Exercise requirements:
How many lines of the entries below include the word "wordyguru"? Answer with the number alone.

☆ ☆ ☆

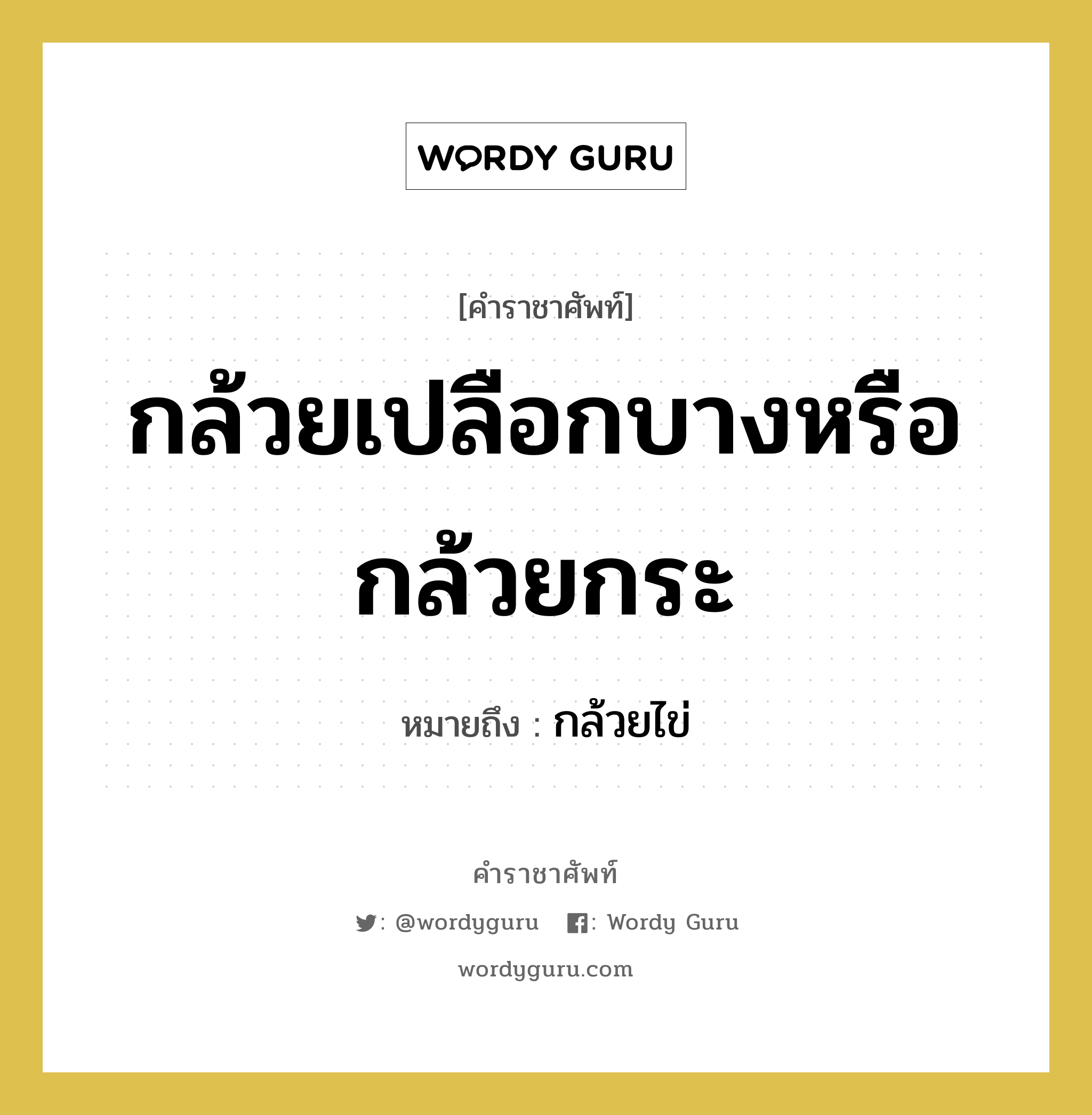 WORDY GURU

[คำราชาศัพท์]

กล้วยเปลือกบางหรือกล้วยกระ

หมายถึง : กล้วยไข่

คำราชาศัพท์

: @wordyguru : Wordy Guru

wordyguru.com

☆ ☆ ☆

Solution to this task:
2